* [Your task]: Starting with the line that holds "From the lens, how", copy out each remaining line of the listing below, up to and including the last one, and include nothing else.

>>>

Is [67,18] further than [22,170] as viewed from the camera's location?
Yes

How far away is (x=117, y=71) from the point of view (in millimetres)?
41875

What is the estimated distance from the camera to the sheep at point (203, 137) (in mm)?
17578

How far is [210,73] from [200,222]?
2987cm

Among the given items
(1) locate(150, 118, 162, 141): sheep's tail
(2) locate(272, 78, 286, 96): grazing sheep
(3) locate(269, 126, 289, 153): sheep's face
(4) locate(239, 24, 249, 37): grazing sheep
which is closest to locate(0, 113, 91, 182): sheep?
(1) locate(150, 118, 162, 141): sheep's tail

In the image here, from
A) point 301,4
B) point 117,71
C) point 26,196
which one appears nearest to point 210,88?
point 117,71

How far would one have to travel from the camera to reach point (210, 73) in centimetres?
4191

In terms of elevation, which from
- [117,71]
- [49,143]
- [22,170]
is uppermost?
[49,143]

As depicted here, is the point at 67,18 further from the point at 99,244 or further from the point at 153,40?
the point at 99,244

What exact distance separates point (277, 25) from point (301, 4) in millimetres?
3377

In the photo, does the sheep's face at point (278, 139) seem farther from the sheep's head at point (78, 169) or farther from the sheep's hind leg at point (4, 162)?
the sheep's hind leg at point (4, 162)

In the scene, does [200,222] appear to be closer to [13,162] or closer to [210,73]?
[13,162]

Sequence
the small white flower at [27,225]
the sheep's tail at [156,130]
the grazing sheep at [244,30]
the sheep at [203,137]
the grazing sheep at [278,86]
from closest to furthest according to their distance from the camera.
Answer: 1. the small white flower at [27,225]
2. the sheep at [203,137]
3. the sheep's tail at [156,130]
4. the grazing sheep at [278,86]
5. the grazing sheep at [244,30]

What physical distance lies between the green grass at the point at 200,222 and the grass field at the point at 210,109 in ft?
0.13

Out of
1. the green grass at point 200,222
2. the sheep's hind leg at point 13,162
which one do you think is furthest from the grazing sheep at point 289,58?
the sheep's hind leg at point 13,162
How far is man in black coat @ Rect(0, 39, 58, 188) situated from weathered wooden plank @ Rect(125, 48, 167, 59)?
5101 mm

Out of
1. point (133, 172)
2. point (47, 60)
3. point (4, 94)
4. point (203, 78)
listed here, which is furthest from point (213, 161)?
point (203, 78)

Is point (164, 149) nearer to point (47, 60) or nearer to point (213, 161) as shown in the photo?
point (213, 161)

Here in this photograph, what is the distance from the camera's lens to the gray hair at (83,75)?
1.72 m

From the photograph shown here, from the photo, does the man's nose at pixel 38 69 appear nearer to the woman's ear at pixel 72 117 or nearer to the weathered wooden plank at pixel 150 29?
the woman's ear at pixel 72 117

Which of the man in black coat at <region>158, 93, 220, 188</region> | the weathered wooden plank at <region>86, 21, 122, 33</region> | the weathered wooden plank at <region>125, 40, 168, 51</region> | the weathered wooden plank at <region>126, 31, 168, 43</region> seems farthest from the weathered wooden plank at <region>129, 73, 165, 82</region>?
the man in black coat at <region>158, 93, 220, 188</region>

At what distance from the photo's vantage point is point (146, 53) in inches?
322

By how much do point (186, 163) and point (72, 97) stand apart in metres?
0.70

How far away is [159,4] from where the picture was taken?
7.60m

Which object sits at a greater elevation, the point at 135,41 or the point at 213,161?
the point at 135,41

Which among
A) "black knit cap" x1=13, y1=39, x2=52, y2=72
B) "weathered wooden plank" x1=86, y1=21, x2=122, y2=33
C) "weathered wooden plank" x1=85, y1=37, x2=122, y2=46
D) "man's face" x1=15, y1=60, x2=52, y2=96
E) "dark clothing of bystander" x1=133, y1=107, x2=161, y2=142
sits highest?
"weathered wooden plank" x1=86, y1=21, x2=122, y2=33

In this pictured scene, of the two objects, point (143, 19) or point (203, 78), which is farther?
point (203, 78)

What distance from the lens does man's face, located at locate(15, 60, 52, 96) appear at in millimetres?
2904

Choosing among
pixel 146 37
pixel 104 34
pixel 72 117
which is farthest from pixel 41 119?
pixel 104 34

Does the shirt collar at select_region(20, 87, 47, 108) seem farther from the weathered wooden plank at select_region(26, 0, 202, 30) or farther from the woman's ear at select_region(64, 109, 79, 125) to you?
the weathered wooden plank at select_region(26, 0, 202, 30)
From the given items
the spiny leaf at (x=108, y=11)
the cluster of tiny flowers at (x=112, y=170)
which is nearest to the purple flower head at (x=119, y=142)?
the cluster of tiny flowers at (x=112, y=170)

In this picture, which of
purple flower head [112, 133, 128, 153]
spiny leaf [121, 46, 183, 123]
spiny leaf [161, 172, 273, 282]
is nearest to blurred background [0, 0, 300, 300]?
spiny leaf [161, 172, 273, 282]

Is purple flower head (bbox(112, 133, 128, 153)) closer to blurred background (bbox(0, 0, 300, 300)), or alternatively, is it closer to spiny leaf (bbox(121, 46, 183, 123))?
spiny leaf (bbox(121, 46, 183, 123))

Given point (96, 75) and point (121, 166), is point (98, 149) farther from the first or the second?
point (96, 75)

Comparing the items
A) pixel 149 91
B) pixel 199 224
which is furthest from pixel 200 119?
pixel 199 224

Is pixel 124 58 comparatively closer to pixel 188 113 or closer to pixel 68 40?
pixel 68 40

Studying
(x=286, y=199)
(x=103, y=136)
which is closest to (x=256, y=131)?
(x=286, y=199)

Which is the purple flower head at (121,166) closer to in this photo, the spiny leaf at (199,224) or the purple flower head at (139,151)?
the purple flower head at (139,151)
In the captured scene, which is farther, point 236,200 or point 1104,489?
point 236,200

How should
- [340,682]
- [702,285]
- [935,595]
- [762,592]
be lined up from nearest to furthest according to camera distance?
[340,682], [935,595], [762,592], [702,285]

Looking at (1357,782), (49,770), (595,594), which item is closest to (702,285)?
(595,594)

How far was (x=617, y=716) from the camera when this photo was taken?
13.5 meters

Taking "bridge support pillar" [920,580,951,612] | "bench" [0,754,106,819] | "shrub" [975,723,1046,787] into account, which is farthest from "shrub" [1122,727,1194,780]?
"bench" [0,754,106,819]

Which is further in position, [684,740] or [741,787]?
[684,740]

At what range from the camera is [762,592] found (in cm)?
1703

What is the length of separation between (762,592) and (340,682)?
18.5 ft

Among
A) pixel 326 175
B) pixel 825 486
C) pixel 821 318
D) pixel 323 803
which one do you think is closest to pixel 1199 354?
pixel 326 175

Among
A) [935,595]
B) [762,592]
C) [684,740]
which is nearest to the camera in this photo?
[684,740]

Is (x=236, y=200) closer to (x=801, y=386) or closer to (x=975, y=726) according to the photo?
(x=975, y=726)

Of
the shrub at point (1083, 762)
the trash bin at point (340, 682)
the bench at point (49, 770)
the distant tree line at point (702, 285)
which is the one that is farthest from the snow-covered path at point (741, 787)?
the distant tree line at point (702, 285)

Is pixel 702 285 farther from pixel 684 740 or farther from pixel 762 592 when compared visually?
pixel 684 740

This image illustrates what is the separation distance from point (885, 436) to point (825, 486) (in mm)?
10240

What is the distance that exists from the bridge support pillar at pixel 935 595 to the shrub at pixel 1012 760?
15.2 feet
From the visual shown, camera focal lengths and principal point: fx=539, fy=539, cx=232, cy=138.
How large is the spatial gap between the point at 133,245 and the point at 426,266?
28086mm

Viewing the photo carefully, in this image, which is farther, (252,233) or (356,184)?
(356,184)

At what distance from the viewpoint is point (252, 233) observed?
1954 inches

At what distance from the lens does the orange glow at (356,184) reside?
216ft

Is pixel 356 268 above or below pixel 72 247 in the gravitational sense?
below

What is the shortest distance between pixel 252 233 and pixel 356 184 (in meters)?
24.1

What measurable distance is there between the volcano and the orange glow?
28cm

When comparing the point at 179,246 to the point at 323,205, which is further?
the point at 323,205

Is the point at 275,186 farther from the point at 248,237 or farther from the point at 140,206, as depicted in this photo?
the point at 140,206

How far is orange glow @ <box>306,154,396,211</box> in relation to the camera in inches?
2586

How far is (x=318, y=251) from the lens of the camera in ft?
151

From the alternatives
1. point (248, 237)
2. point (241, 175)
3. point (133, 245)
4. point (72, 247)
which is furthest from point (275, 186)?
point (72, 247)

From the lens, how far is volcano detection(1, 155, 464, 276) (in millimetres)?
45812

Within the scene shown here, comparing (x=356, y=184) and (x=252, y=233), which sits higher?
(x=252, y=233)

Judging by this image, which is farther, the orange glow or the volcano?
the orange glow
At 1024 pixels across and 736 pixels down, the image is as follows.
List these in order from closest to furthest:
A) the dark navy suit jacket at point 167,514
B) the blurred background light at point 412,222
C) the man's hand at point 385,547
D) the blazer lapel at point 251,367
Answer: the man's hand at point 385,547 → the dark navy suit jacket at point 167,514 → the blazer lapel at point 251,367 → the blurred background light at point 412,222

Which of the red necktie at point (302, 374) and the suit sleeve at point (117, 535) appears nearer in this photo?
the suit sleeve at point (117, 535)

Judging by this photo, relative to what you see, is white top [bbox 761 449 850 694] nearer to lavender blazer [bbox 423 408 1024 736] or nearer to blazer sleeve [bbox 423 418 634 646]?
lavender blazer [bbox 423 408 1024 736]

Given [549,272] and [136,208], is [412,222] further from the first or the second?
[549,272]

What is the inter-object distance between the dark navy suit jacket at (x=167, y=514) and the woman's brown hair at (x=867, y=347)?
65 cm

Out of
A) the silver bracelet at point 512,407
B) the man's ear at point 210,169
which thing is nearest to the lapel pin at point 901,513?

<<<

* [Answer below]:
From the lens, how far is volcano detection(1, 155, 464, 276) (in millimetres)?
45812

Within the scene shown here, comparing (x=356, y=184) and (x=252, y=233), which sits higher?
(x=252, y=233)

Judging by this image, which is farther, the orange glow or the volcano?
the orange glow
At 1024 pixels across and 736 pixels down, the image is as follows.
List these in order from closest to furthest:
A) the dark navy suit jacket at point 167,514
B) the blurred background light at point 412,222
C) the man's hand at point 385,547
D) the blazer lapel at point 251,367
Answer: the man's hand at point 385,547 → the dark navy suit jacket at point 167,514 → the blazer lapel at point 251,367 → the blurred background light at point 412,222

Which of the red necktie at point (302, 374) and the suit sleeve at point (117, 535) appears nearer in this photo?
the suit sleeve at point (117, 535)

Judging by this photo, relative to what you see, is white top [bbox 761 449 850 694] nearer to lavender blazer [bbox 423 408 1024 736] or nearer to blazer sleeve [bbox 423 418 634 646]?
lavender blazer [bbox 423 408 1024 736]

Given [549,272] and [136,208], is [412,222] further from the first or the second?
[549,272]

What is the inter-object distance between the dark navy suit jacket at (x=167, y=514) and the woman's brown hair at (x=867, y=347)?
65 cm

Out of
A) the silver bracelet at point 512,407
B) the man's ear at point 210,169
which thing is nearest to the lapel pin at point 901,513?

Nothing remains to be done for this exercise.